The following settings are optional and apply only if KAFKA_SECURITY_PROTOCOL is set to SSL.

  • KAFKA_SSL_PROTOCOL - The SSL protocol used to generate the SSLContext, e.g. TLS.
  • KAFKA_SSL_KEY_PASSWORD - The password of the private key in the key store file.
  • KAFKA_SSL_KEYSTORE_TYPE - The file format of the key store file, e.g. PKCS12.
  • KAFKA_SSL_KEYSTORE_PATH - The location of the key store file.
  • KAFKA_SSL_KEYSTORE_PASSWORD - The password for the key store file.
  • KAFKA_SSL_TRUSTSTORE_TYPE - The file format of the trust store file, e.g. JKS.
  • KAFKA_SSL_TRUSTSTORE_PATH - The location of the trust store file.
  • KAFKA_SSL_TRUSTSTORE_PASSWORD - The password for the trust store file.

An example config:

KAFKA_BOOTSTRAP_SERVERS=localhost:9092
KAFKA_SECURITY_PROTOCOL=SSL
KAFKA_SSL_PROTOCOL=TLS
KAFKA_SSL_KEY_PASSWORD=password
KAFKA_SSL_KEYSTORE_PATH=/etc/opt/kafka-kamon-lag-monitor/keystore.p12
KAFKA_SSL_KEYSTORE_PASSWORD=password
KAFKA_SSL_KEYSTORE_TYPE=PKCS12
KAFKA_SSL_TRUSTSTORE_PATH=/etc/opt/kafka-kamon-lag-monitor/truststore.jks
KAFKA_SSL_TRUSTSTORE_PASSWORD=password
KAFKA_SSL_TRUSTSTORE_TYPE=JKS
MONITOR_CONSUMER_GROUP=lag-monitor
MONITOR_CLIENT_ID=lag-monitor
CONSUMER_GROUPS=service1,service2
INFLUXDB_HOSTNAME=localhost
INFLUXDB_PORT=8189
EXIT_ON_ERROR=true

Metrics

The app records Kafka metrics using Kamon histogram instruments - the measurements are exposed in InfluxDB as kafka-lag-monitor-timers and tagged with kafka-consumer-groups-lag and kafka-consumer-groups-state entities.
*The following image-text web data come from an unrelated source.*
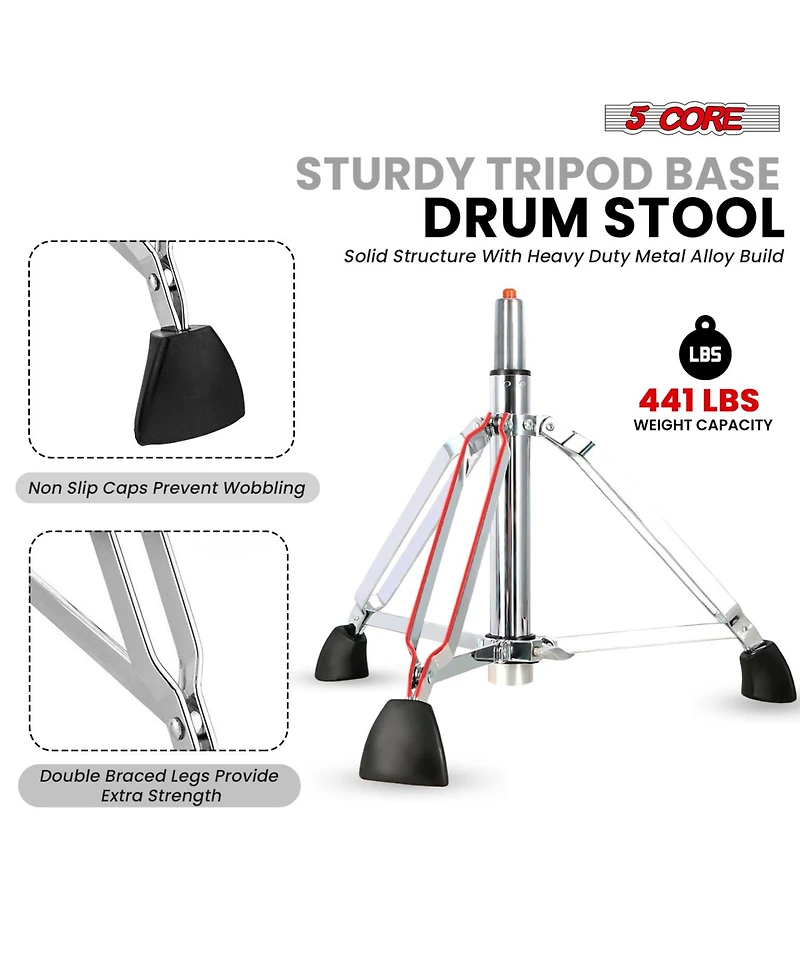 5 Core Drum Throne w Backrest 4" Padded Stool Airlift 25" Adjustable Drummer 441Lb Capacity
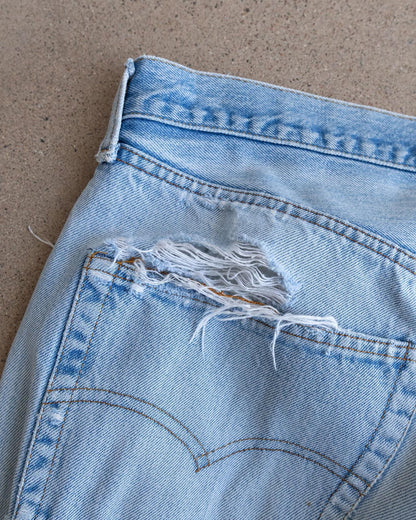 Vintage 70s 80s Levi's 501 Jeans Redline Selvedge Denim Men's Size 33x31 Kurt Cobain Distressed Light Wash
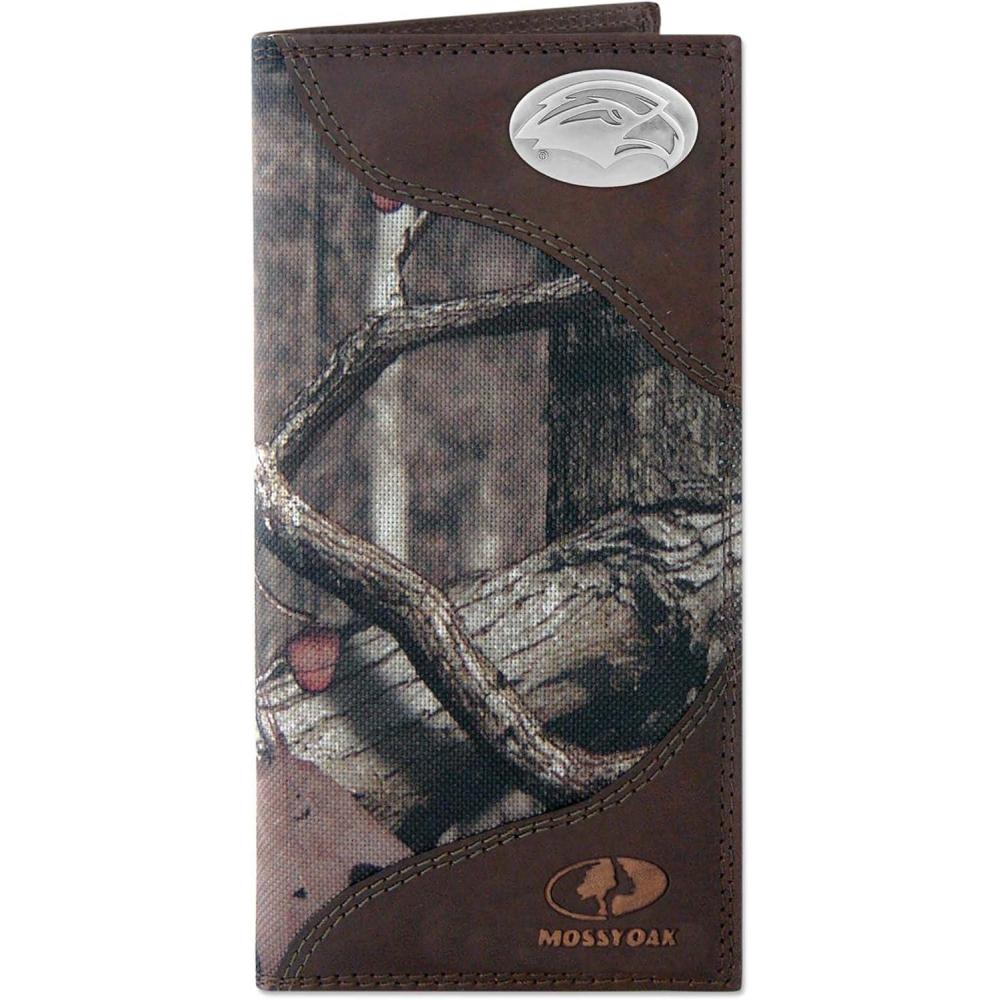 image:imageNCAA Southern Mississippi Golden Eagles ZepPro Mossy Oak Nylon and Leather SecretaryStyle Roper Concho Wallet Camouflage One Size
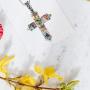 Shop LC Delivering Joy Multi Color Murano Millefiori Glass Black Oxidized Stainless Steel Holy Prayer Religious Fashion Love Cross Chain Pendant Necklace for Women 20'' Easter Gifts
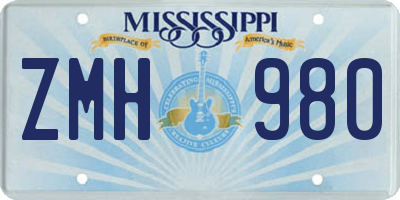 MS license plate ZMH980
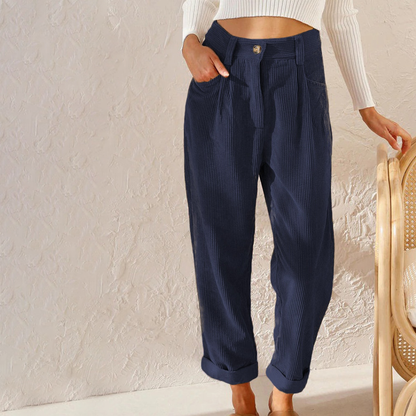 Terracotta chino trousers with pleats - Anna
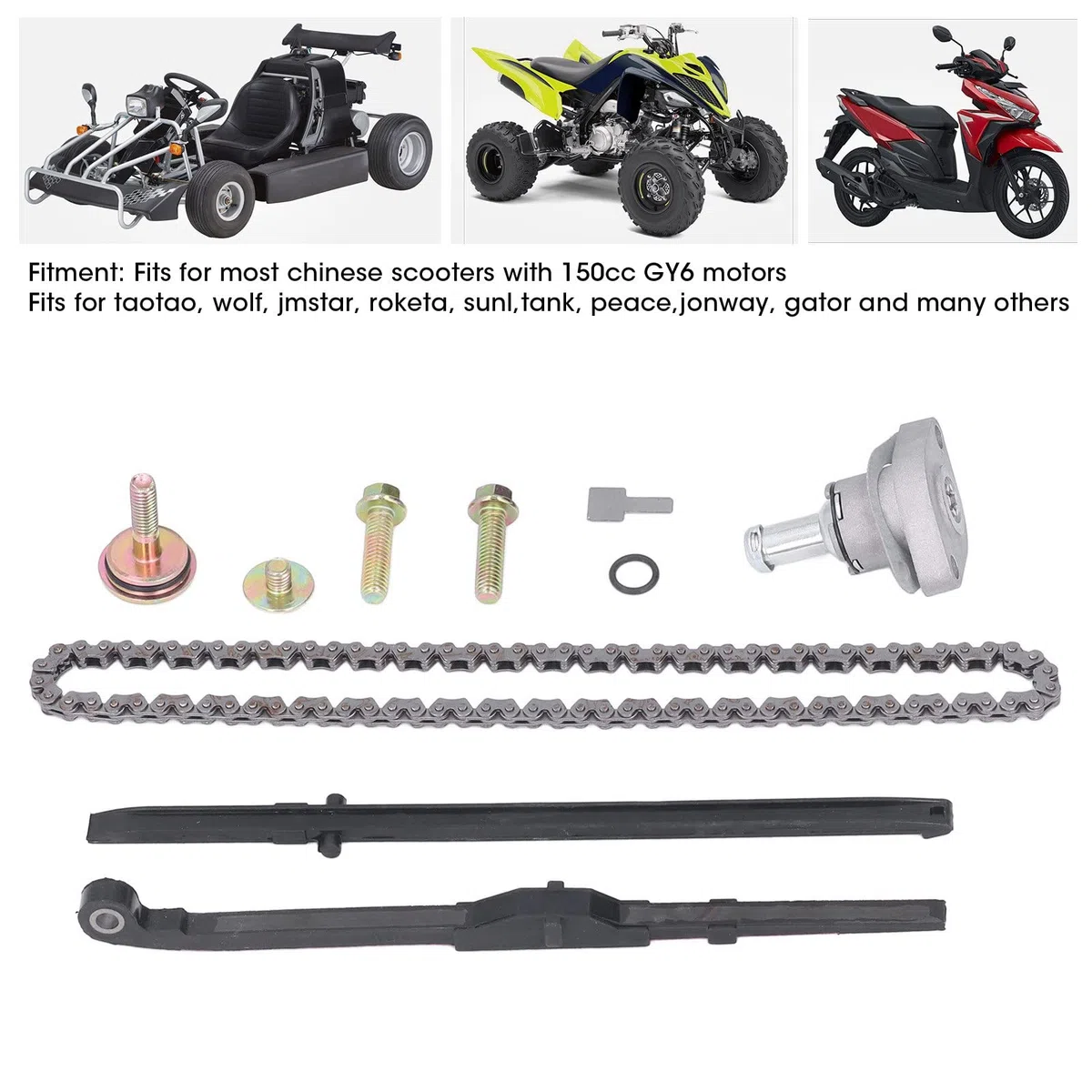 KIMISS Kit de Cadena de Distribución, Kit de Tensor de Cadena de Distribución del Motor Apto para la Mayoría de Scooters Chinos con Motores GY6 de 150 Cc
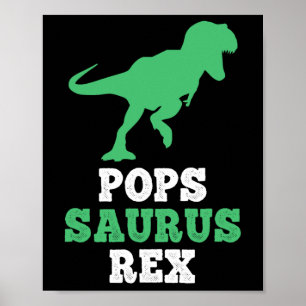 Pops-saurus Rex Dino Dinosaur Grappige Popssaurus Poster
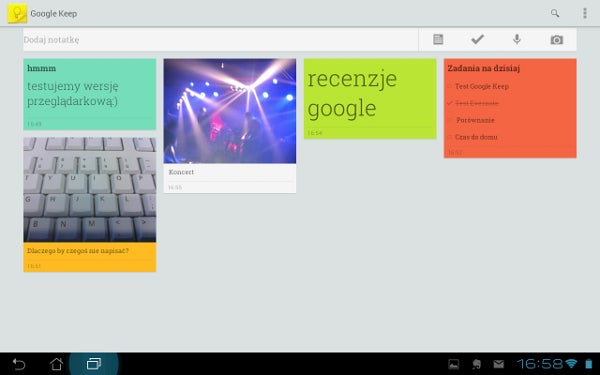 Google Keep na tablet z Android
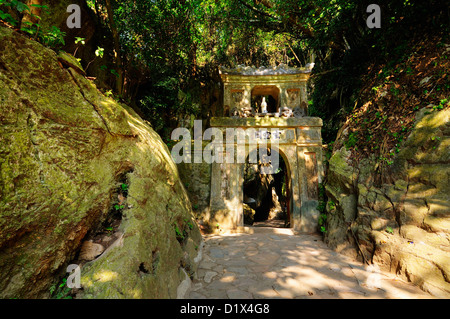 Entrance gate to Huyen Khong cave. Marble Mountains, Danang, Vietnam Stock Photo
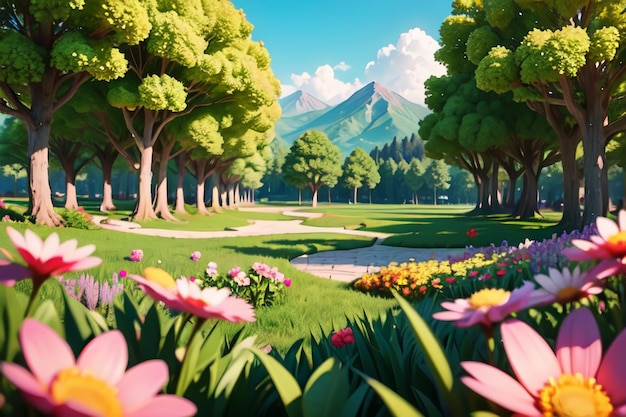 Blumen, Wiesen, Hügel, Wälder, Tapetenillustrationen, wunderschöne Landschaft im Hintergrund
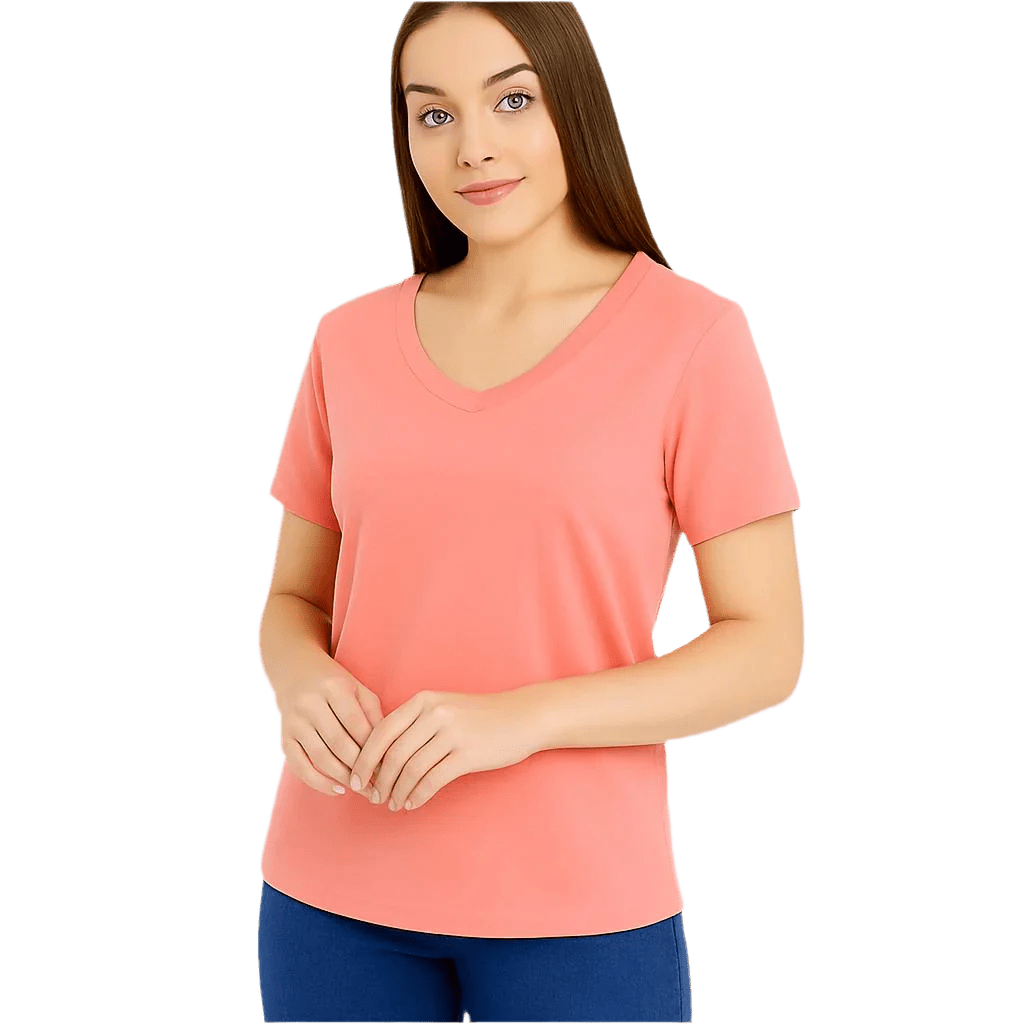 Women's Colorful V-Neck Short Sleeve Turkish Cotton T-Shirts - Wear Sierra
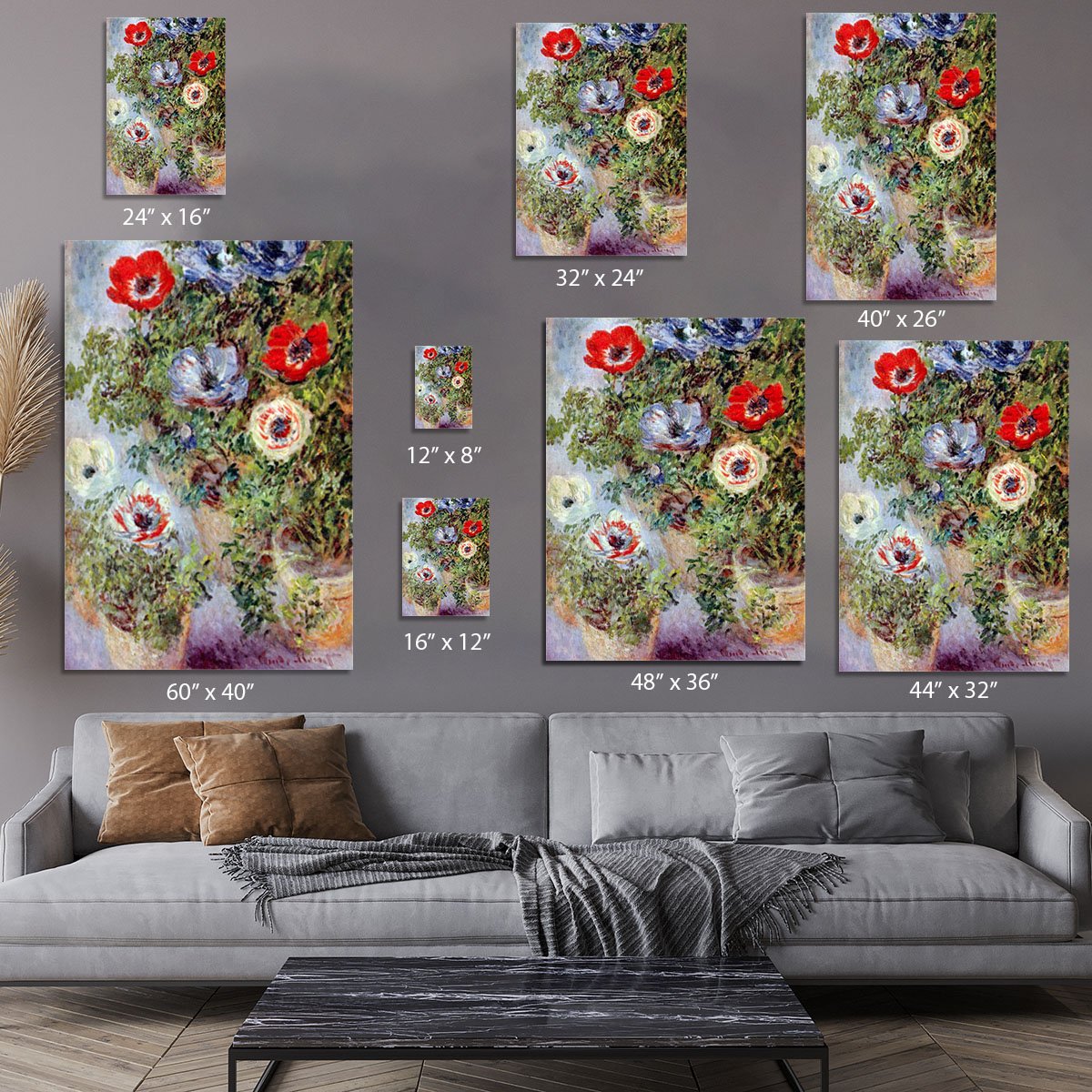 Still Life with Anemones by Monet Canvas Print or Poster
Kafka consumer group states get translated into the following values in the histogram:

  • 0 - Dead or Empty
  • 1 - Stable
  • 2 - PreparingRebalance or CompletingRebalance
  • 3 - any other states

Changelog

  • 1.3.0 - Introduced a new config option to exit the application on error.
  • 1.2.0 - Fixed InfluxDB parsing issue & changed the consumer group state metric value to 3 for any unrecognised consumer group states.
  • 1.1.0 - Added metrics for consumer group state.
  • 1.0.1 - Made KAFKA_SECURITY_PROTOCOL environment variable optional.
  • 1.0.0 - Forked from bfil/kafka-kamon-lag-monitor and dockerized.